- [TAREAS REQUERIDAS]:
(a) Según el texto de lectura sobre el insulto, ¿a qué grupo pertenecían los periodistas, los políticos y los empresarios?
(b) Enumera todas las ocupaciones o grupos de trabajadores que se mencionan en el texto de lectura.

- [TEXTO DE LECTURA]:
El insulto devaluado

Daniel Marquez Soares

En la época de los grandes insultadores de nuestra tradición literaria y periodística, el acceso a la prensa era algo sumamente restringido; por mucho que hubiese diferencias ideológicas o religiosas, periodistas, políticos y empresarios pertenecían a la misma minoría rectora y compartían los mismos códigos. Las diferencias que separaban a un periodista de su peor antagonista eran infinitamente menores a las que lo separaban de cualquier campesino u obrero.

Para acceder a esa posición privilegiada, la de poder amplificar sus opiniones y pensamientos en los medios de comunicación, los periodistas debían respetar desde sus orígenes ciertas reglas no escritas y demostrar su capacidad. Si es que alguien era capaz de alcanzar esa posición, a pesar de su debilidad por la injuria y la difamación, era porque, de verdad, tenía una habilidad extraordinaria para el oficio, algo que se observa de sobra en la historia de nuestra prensa, en la que la pluma envenenada suele ir siempre acompañada de un brillo inusual.

- [INFORMACIÓN PROPORCIONADA]:
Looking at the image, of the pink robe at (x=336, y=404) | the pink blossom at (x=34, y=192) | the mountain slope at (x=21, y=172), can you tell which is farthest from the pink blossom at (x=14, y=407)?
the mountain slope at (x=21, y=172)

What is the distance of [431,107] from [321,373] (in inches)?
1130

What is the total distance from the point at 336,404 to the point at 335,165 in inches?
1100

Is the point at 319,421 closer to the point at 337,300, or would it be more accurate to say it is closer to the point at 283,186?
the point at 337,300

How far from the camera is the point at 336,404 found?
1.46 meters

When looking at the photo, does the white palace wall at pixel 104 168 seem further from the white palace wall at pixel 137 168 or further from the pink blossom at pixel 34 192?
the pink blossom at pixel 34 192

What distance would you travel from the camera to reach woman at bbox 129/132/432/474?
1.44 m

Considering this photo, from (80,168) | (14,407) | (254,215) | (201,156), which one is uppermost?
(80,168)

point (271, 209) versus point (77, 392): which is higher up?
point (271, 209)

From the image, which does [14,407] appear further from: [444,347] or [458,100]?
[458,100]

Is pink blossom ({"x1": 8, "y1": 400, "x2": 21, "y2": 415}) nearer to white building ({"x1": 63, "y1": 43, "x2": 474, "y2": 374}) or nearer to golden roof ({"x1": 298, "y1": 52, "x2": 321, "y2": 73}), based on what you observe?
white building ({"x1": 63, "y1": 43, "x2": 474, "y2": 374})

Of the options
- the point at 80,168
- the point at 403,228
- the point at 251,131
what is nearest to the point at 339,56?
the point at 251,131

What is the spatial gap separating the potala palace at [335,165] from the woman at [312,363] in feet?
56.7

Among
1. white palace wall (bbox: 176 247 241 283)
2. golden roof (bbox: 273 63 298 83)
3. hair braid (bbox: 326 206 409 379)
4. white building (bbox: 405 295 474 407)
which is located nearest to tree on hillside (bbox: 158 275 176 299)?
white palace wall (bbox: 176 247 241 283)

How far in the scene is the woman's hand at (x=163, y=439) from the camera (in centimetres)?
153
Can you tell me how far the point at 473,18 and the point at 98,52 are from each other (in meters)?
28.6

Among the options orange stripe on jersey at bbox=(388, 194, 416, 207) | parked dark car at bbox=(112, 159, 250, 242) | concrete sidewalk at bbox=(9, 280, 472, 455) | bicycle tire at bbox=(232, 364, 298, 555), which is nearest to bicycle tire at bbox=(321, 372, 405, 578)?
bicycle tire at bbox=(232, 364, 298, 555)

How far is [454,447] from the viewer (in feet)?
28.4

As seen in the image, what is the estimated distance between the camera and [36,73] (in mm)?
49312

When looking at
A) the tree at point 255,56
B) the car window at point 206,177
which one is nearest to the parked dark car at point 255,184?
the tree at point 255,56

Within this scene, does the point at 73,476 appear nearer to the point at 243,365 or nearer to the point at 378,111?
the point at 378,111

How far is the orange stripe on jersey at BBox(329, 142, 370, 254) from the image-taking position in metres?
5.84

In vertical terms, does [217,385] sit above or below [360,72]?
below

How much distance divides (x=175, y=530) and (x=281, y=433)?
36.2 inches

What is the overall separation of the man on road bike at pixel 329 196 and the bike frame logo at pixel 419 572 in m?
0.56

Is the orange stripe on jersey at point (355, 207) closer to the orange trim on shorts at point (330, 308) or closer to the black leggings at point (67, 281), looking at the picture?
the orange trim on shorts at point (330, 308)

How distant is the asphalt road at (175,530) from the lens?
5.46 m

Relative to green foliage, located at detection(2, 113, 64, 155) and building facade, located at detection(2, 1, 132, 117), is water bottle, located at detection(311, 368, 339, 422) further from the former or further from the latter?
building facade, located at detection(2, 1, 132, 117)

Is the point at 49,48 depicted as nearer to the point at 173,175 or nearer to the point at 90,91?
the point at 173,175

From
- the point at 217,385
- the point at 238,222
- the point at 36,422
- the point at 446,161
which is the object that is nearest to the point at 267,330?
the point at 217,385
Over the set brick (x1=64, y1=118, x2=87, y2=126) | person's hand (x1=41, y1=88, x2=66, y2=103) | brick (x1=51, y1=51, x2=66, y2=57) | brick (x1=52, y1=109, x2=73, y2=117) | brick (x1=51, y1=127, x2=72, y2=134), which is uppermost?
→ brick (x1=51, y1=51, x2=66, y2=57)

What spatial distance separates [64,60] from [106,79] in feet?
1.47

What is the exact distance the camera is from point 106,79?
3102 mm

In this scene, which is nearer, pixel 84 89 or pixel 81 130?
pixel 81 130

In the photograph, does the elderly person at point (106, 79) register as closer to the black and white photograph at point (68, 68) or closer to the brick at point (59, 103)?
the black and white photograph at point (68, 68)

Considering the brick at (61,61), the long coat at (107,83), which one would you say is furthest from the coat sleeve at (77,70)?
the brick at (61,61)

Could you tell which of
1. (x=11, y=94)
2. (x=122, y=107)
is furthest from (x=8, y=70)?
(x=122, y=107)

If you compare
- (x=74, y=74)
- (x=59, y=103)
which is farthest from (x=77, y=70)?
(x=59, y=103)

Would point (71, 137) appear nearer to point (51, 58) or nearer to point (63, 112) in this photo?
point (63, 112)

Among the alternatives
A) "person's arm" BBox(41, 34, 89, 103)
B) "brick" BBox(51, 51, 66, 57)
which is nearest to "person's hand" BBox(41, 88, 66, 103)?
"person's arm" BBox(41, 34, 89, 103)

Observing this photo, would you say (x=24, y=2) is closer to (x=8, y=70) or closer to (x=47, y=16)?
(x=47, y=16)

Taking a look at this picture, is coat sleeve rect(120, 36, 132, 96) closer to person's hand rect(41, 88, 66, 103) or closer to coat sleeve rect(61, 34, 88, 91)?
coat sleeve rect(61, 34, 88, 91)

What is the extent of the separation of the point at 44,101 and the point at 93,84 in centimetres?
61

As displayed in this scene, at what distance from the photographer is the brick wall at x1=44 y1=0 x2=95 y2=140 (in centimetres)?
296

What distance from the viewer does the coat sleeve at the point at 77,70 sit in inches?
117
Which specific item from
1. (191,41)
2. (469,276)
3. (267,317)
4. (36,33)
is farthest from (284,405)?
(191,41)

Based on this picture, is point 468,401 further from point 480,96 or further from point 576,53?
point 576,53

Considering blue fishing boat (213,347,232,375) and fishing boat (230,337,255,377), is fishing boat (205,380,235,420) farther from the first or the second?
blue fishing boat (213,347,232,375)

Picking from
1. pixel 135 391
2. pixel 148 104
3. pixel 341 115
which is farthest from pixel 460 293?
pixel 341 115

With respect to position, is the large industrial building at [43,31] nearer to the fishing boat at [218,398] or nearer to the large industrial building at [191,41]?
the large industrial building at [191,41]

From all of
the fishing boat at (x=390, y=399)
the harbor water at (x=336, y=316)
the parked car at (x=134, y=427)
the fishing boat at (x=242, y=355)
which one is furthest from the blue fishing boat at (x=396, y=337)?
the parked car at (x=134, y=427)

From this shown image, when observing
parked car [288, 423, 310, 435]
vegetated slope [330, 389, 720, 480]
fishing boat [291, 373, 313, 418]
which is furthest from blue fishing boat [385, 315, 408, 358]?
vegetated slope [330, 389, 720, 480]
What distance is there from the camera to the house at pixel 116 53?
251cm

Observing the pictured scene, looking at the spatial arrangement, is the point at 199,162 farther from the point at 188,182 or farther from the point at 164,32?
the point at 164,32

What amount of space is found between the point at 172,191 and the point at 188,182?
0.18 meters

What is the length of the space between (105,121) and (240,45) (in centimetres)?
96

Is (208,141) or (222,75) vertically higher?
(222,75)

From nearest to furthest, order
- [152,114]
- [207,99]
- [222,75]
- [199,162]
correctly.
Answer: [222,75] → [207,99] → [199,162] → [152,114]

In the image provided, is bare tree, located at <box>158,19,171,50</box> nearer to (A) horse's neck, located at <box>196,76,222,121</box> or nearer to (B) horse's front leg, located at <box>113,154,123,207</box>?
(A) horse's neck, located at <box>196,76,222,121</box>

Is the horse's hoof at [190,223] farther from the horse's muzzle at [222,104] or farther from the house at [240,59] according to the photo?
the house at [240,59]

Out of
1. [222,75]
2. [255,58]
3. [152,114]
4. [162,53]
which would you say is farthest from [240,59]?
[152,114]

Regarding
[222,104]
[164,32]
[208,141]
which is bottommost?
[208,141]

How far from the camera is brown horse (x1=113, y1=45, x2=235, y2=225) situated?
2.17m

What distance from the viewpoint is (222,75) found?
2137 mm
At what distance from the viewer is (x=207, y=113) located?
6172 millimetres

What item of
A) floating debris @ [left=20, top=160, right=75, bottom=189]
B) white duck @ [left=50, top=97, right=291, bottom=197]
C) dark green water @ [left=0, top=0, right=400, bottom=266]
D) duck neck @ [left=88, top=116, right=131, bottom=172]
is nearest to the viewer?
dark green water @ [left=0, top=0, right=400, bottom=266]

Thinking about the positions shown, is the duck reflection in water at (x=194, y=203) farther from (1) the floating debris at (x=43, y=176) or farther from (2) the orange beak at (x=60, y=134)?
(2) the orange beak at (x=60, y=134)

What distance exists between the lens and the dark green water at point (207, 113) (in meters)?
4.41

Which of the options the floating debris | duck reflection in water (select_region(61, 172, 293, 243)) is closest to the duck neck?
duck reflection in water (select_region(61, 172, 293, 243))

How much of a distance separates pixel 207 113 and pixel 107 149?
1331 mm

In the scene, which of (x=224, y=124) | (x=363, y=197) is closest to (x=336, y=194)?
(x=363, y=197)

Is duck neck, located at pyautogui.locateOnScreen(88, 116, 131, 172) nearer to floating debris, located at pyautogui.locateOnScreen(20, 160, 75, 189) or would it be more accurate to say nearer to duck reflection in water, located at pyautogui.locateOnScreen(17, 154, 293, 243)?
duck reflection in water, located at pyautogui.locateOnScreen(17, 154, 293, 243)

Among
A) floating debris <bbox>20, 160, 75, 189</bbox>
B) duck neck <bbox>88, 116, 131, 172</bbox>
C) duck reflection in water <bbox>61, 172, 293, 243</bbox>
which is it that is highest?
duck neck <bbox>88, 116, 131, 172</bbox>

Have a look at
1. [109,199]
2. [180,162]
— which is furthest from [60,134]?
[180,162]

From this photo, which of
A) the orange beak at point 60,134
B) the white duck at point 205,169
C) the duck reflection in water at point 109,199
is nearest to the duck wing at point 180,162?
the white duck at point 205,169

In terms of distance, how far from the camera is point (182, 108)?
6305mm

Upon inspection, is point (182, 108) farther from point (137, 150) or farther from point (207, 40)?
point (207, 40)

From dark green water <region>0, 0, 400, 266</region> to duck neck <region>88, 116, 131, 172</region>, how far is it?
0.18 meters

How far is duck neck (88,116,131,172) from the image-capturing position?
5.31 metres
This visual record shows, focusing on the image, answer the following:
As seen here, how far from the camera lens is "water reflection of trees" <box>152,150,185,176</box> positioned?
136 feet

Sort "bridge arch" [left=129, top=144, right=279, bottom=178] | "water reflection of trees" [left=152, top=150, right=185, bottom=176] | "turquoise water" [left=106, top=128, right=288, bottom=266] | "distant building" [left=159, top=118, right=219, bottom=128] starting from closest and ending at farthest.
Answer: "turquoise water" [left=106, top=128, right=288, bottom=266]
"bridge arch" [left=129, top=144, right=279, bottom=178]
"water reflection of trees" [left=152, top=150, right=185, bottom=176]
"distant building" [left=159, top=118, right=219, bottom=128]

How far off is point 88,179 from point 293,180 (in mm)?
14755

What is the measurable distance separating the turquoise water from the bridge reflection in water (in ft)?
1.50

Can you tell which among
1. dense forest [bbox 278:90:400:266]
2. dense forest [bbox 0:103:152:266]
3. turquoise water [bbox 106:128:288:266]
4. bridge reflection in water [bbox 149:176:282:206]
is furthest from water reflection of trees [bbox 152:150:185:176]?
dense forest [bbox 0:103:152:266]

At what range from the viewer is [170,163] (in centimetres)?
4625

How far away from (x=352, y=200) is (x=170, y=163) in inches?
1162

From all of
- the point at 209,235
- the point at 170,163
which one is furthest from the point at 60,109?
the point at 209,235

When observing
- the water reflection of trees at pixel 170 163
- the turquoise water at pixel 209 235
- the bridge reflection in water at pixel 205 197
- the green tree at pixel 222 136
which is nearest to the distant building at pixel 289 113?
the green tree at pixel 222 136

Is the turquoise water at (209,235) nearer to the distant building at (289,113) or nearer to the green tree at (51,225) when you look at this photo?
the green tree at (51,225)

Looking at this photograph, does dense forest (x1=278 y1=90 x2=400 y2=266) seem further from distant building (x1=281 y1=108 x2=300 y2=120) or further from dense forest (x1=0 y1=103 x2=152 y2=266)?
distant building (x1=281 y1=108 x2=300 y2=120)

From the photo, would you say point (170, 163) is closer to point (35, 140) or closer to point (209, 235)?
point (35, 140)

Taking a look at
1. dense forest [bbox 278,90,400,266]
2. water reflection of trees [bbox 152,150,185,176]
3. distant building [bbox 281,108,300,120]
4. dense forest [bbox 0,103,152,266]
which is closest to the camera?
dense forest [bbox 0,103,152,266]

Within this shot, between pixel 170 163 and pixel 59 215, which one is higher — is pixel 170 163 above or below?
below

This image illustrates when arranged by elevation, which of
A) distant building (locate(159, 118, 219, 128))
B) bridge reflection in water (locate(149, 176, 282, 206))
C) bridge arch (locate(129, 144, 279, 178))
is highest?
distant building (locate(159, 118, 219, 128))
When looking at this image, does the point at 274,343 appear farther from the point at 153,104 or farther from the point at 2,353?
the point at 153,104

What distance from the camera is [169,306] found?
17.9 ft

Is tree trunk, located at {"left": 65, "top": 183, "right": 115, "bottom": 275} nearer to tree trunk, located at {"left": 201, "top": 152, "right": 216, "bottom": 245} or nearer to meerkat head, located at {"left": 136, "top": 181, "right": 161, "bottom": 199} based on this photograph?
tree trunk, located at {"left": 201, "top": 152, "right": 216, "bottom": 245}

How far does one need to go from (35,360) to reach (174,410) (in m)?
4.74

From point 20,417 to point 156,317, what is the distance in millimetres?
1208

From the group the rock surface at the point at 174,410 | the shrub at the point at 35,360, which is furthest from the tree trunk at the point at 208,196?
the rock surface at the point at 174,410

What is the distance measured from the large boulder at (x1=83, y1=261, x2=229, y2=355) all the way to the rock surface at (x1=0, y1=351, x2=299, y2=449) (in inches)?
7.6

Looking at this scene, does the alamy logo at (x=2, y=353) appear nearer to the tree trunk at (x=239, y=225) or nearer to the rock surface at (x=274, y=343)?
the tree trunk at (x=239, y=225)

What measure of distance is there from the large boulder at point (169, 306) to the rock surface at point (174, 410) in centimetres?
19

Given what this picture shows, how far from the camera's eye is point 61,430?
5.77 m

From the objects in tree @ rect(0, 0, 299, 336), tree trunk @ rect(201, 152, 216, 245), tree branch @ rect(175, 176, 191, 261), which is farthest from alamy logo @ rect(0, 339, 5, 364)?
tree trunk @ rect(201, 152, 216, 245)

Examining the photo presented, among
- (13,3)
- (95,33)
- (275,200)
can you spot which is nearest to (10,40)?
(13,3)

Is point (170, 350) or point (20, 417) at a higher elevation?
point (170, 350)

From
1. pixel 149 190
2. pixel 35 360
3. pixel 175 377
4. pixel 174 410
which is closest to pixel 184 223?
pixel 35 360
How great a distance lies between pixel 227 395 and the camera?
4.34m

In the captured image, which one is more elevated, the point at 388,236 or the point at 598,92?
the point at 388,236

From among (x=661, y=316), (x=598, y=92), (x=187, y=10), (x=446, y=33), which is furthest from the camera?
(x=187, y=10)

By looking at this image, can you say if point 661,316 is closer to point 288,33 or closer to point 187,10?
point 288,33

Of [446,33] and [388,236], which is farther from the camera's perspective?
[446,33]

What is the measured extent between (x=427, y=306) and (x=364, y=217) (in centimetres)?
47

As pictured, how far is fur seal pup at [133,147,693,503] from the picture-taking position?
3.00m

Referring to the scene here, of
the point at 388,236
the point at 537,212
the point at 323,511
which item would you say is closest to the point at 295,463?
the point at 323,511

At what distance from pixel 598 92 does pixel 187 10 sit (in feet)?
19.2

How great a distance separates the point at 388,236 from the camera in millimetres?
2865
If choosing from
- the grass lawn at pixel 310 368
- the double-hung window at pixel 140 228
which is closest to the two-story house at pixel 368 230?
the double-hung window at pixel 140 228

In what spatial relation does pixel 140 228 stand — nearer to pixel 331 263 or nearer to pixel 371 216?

- [RESULTADOS OBTENIDOS]:
(a) Pertenecían a la misma minoría rectora y compartían los mismos códigos.

(b) Periodistas, políticos, empresarios, campesinos y obreros.